Corporations – Ultra Vires Acts of the Board Members
In 1982, Peter Cosalan, then general manager of the Benguet Electric Cooperative
(BENECO), received an audit report from the National Electrification Administration
(NEA). The said audit advised Cosalan of certain irregularities in the management of the
funds of BENECO. Cosalan then sought to address the issue by introducing reforms
recommended by the NEA as well as by the auditing body, Commission on Audit.
However, the Board Members of BENECO reacted to these reforms by issuing a series
of resolutions which first reduced Cosalan’s salary and allowances, then he was
excluded from his work, and eventually, he was suspended indefinitely.
Cosalan then filed a complaint for illegal dismissal against the BENECO Board Members,
he later impleaded BENECO itself. The Labor Arbiter (LA) ruled in favor of Cosalan. The
National Labor Relations Commission (NLRC) affirmed the decision of the LA but
modified it so as to absolve the Board Members from liability as it held that the Board
Members merely acted in their official capacity. BENECO, being the only party adjudged
to be liable, then appealed said decision.
ISSUE: Whether or not the National Labor Relations Commission is correct.
HELD: No. The act of the Board Members is ultra vires. There was no legal basis for
them to suspend Cosalan indefinitely for under the Implementing Rules of the Labor
Code the maximum period form preventive suspension should not go beyond 30 days.

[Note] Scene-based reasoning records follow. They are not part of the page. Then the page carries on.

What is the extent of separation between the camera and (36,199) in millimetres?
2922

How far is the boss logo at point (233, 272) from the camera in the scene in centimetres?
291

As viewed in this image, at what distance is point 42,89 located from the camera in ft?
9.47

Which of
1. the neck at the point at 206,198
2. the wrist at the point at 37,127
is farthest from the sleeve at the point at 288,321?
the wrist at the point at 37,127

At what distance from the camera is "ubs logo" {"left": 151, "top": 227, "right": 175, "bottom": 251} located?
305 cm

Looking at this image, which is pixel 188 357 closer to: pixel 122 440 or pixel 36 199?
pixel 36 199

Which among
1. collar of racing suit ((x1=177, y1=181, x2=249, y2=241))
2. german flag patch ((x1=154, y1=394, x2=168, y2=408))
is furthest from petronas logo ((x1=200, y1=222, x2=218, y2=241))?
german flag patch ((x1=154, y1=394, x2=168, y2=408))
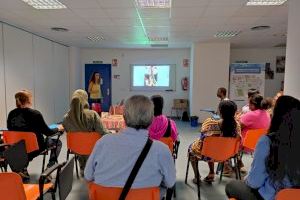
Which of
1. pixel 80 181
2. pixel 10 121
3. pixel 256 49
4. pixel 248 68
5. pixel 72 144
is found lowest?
pixel 80 181

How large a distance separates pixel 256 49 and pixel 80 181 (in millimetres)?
7755

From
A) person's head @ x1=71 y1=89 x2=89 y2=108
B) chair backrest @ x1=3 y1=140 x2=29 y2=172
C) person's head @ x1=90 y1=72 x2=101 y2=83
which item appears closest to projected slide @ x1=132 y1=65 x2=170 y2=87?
person's head @ x1=90 y1=72 x2=101 y2=83

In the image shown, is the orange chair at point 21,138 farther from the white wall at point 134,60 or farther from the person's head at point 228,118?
the white wall at point 134,60

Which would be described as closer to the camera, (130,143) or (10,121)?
(130,143)

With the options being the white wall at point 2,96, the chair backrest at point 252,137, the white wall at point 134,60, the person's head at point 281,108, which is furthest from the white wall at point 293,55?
the white wall at point 134,60

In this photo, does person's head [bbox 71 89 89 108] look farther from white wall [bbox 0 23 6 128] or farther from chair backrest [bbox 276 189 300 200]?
white wall [bbox 0 23 6 128]

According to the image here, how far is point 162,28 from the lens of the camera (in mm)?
5852

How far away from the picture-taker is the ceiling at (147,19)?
4.11m

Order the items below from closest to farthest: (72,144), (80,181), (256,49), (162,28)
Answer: (72,144) → (80,181) → (162,28) → (256,49)

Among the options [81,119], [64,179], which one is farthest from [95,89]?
[64,179]

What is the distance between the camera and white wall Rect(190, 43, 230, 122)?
7.91 metres

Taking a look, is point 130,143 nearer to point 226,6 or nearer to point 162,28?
point 226,6

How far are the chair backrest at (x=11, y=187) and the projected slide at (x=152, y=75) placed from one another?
8005mm

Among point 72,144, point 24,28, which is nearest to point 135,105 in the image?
point 72,144
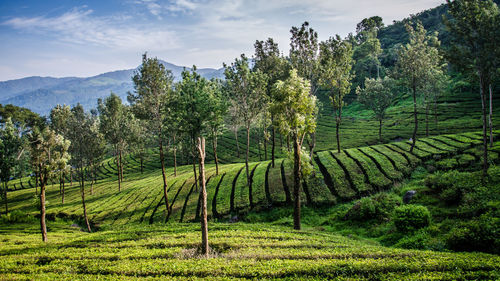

Further, it was found that Cosalan was never informed of the charges against him nor
was he afforded the opportunity to present his case. He was deprived of due process.
Nor was Cosalan’s suspension approved by the NEA, which is also required for due
process purposes.
These acts by the Board Members are tainted with bad faith. A very strong
presumption arises that the Board Members are acting in reprisal against the reforms
sought to be introduced by Cosalan in order to address the irregularities within
BENECO. The Board Members are therefore liable for damages under Section 31 of the
Corporation Code. And even though BENECO is a cooperative, it is still covered by the
Corporation Code because under PD 269, cooperatives are considered as corporations.